Petrov’s Flu opens on a stuffy commute—a Moscow bus in the early years of post-Soviet Russia. The eponymous protagonist is already bent over a handrail, stricken with his affliction. The mood is fevered, almost circus-like, the lighting like pea soup. In a moment of madness, Petrov (played by Semyon Serzin) is dragged from the bus by militiamen in Mexican wrestling masks. Hard rock plays. He takes a gun and joins their firing squad, mowing down some nameless humans. The mind briefly wanders to Brazil, and somehow Songs from the Second Floor.
The director here is Kirill Serebrennikov, a filmmaker whose imagination must forever do battle with the drama of his own life. Raised in Rostov in the 1970s, Serebrennikov became a key figure in the state-sponsored progressive cultural shifts of Vladimir Putin’s early years in office—seen at the time as a counterweight to the leader’s moves towards a new authoritarianism. This reached an abrupt end around 2012 when the government pivoted back towards conservatism, cutting money from Serebrennikov’s avant-garde theatre productions. In 2017 the director was put under house arrest for allegedly embezzling funds, an accusation few in Moscow believed. He remained there for 20 months. (For a full account, try Joshua Yaffa at the New Yorker.)
Petrov acts as the viewer’s surrogate through a ’90s Moscow in the throes of a flu epidemic. It is not a Covid story per se, though comparisons are unavoidable. The narrative focuses on him and his family over the course of what could be a day but Serebrennikov liberally jumps back and forth through time to show Petrov as a cosmonaut-obsessed boy. Chulpan Khamatova plays his wife Petrova, an academic who runs a volatile reading group. There is a dead body in a hearse. We see a story from another woman’s perspective, a black-and-white flashback to a party in the ’70s. There is also the story of a writer, Sergey (Ivan Dorn), attempting to get published. Everything happens at a mile a minute. It is a challenge keeping up.
A year before that dubious arrest, Serebrennikov had brought The Student—a brilliantly angry film about the ease with which a system might slip toward fundamentalism—to Cannes. He followed that with 2018’s Leto, a more nostalgic work about Russian music icon Viktor Tsoi. Elements of both appear in Petrov’s Flu: Leto in a more cosmetic way (the black-and-white sequence late on); Student in the academic rigor, suffocating mood, and sweeping allegory. The film is based on Alexey Salniko’s 2016 novel The Petrovs in and Around the Flu and gestures towards the novel’s assertions that a life under—even after—a totalitarian boot can be one of heightened fever dreams and anxiety.

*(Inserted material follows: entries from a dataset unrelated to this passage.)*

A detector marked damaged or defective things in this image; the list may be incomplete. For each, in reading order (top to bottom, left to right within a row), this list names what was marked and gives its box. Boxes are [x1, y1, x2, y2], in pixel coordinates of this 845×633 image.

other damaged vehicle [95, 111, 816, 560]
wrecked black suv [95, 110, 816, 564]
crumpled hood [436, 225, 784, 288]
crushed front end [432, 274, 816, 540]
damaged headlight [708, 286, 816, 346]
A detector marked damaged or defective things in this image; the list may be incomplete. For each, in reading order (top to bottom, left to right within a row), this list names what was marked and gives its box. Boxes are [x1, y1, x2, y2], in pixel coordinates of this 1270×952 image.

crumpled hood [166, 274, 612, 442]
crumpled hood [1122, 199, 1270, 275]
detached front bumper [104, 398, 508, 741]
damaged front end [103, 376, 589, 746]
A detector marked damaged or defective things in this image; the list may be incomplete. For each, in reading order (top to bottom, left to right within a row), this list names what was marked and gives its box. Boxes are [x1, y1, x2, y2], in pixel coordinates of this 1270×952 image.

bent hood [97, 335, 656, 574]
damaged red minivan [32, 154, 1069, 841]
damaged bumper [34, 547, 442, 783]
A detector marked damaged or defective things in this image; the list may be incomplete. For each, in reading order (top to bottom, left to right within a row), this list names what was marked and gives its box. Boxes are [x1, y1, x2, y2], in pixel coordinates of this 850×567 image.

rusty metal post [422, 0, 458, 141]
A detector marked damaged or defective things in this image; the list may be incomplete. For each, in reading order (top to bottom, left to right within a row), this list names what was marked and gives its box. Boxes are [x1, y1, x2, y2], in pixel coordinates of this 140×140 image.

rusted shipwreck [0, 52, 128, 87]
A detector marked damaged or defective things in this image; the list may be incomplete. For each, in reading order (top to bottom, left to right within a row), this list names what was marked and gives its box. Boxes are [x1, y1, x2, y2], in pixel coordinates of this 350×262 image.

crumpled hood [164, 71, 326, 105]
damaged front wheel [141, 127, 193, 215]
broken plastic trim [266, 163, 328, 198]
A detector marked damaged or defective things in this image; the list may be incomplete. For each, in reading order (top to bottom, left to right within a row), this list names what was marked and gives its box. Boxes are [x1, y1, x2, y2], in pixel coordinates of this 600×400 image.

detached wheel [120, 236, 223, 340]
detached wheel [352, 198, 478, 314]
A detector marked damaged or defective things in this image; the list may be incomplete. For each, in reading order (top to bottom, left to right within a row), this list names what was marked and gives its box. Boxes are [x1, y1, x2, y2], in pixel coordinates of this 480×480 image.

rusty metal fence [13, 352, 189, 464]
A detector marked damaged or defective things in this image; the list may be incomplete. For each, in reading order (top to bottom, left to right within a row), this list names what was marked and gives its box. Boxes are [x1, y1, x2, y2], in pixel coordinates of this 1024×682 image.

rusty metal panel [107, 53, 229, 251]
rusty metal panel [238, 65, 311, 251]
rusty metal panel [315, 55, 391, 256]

It sounds a basic ploy yet it’s nothing if not effective, and what’s ultimately great about Petrov’s Flu is how those dreams are realized. Playing out at breakneck speed, it is awash with flights of fancy: outbursts of sex and violence; aliens and murder; sepia-dripped nostalgia; jarring temporal and spatial uncertainty; homoeroticism; etc. That sense of dizziness is only further confounded by Vlad Ogai’s shifting sets and richly detailed production design, and cinematographer Vladislav Opelyants’ long roving takes. Its cast has the sense of a troupe. The frame is always packed.
Though 150 minutes long, it doesn’t exactly burden you with its running time—notwithstanding a few sequences that lag or simply fail to land. (As a critic noted to me after the screening, it has the look of an adaptation of a book marked “unfilmable.”) Serebrennikov ends on an unsatisfying climax—a nonsensical loop back—before a performance from the Russian rapper Husky. A bewildering end to a bewildering ride.
Petrov’s Flu premiered at the Cannes Film Festival.